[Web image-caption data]
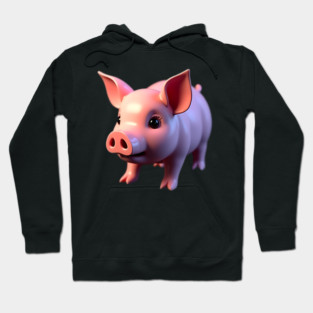 Cute Pig Hoodie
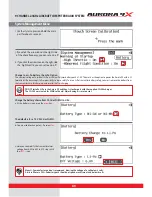 Preview for 69 page of HITEC Aurora 9X Instruction Manual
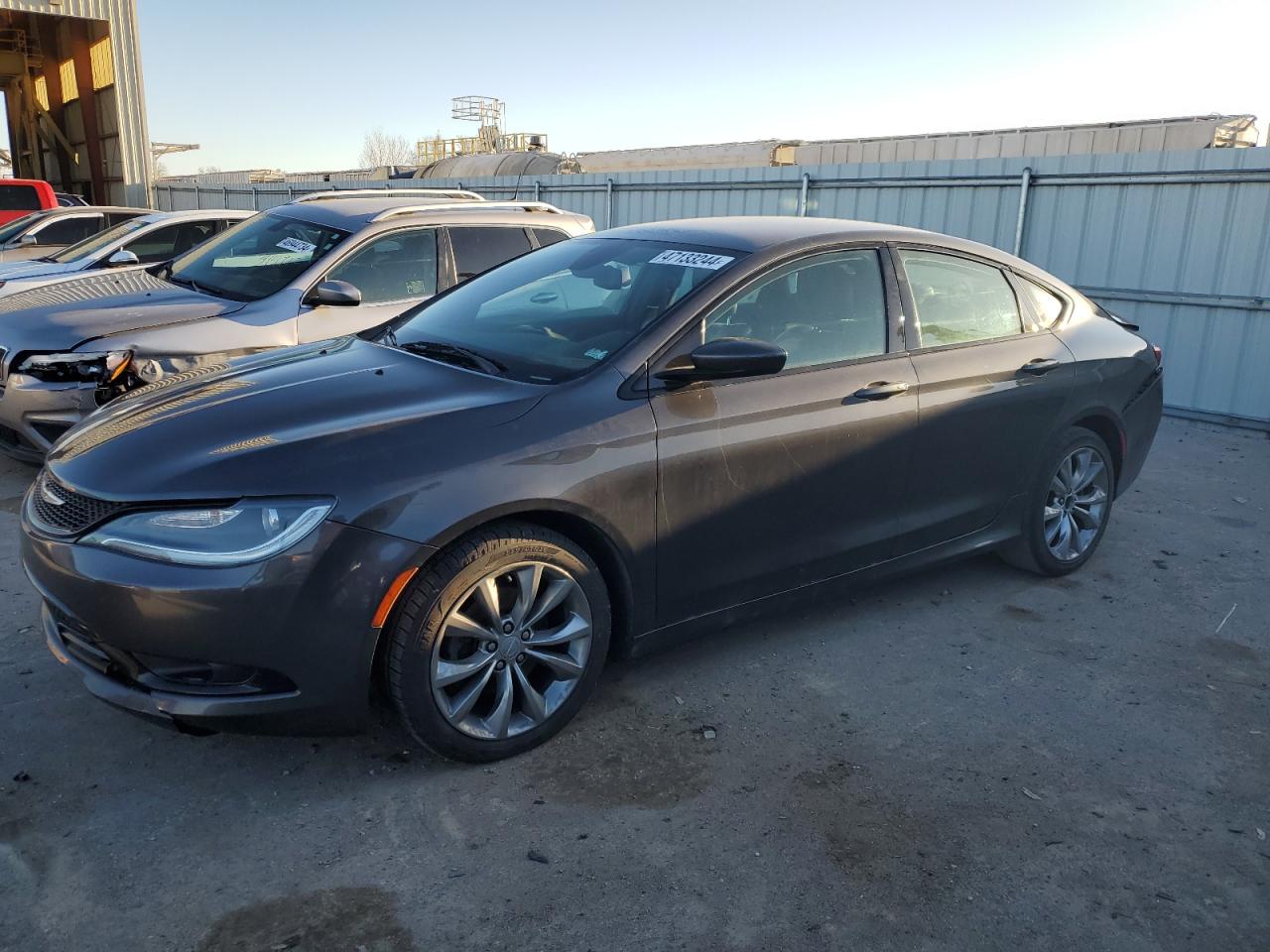 CHRYSLER 200 2016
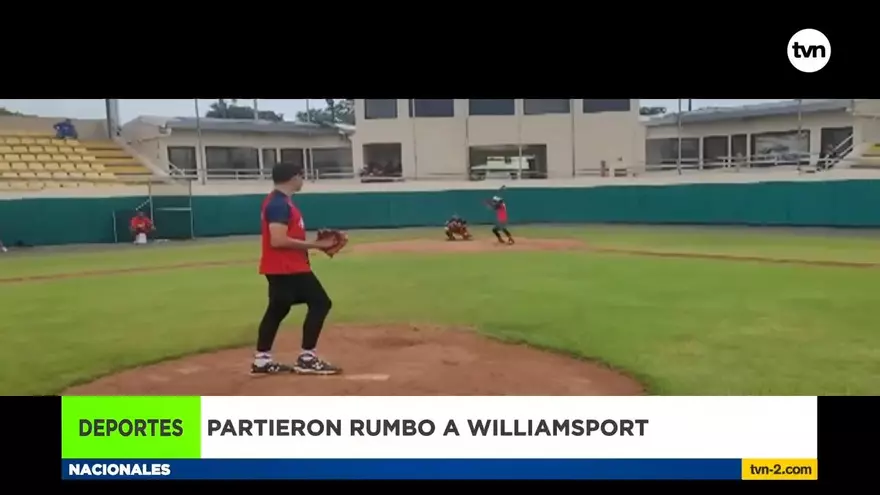 Panamá va dispuesto a competir en Williamsport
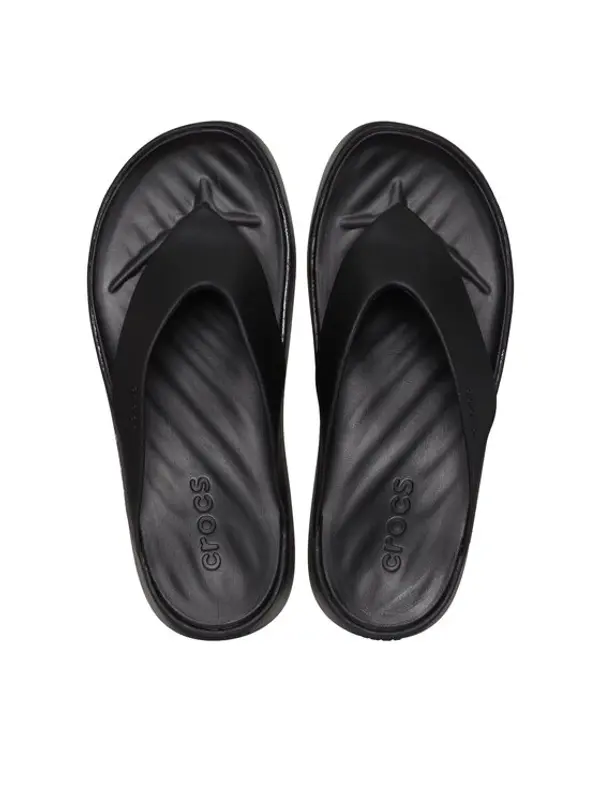 Crocs Crocs Japanke Gataway Platform Flip 209410 Crna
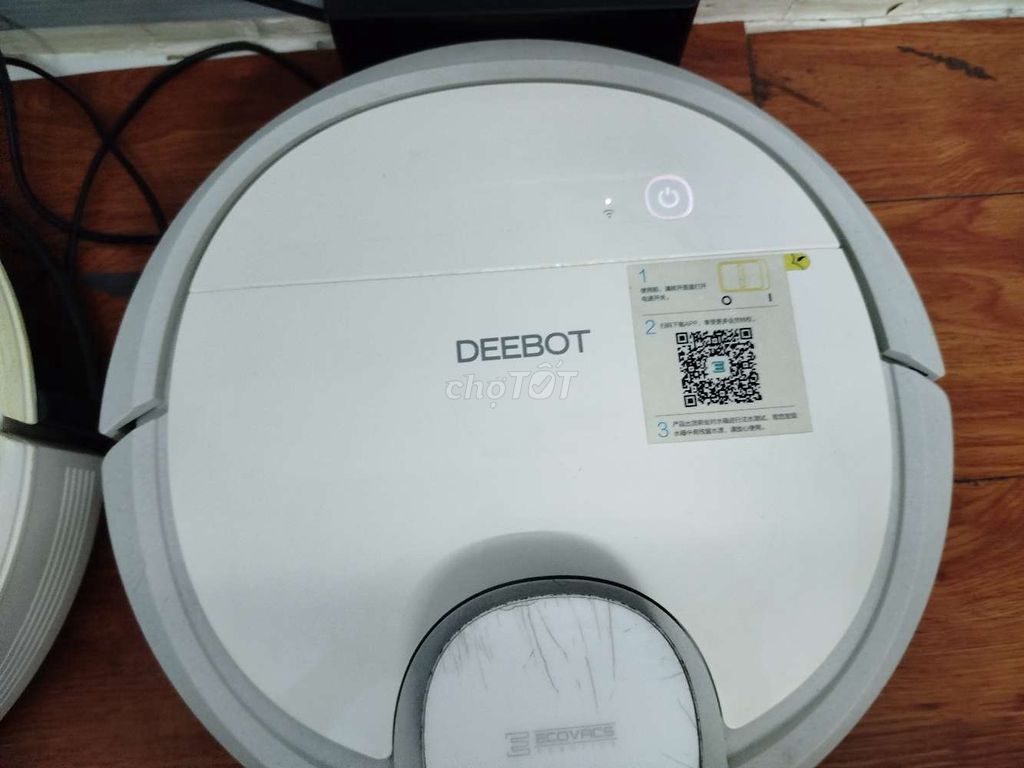 Robot hút bụi ECOVACS. Mua bán Nội thất, đồ gia dụng khác tại Quận 6 Tp Hồ Chí Minh được đăng bởi Cảnh Nghiêm hình 2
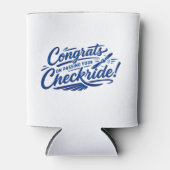 Congrats on passing your checkride! 缶クーラー (正面)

■ **Goal of the exercise**
Reproduce all of the lines above word for word, leaving out the pictures.

■ **Response box**
 Cute Pig Hoodie
 Preview for 69 page of HITEC Aurora 9X Instruction Manual
 CHRYSLER 200 2016
 Panamá va dispuesto a competir en Williamsport
 Crocs Crocs Japanke Gataway Platform Flip 209410 Crna
 Robot hút bụi ECOVACS. Mua bán Nội thất, đồ gia dụng khác tại Quận 6 Tp Hồ Chí Minh được đăng bởi Cảnh Nghiêm hình 2
 Congrats on passing your checkride! 缶クーラー (正面)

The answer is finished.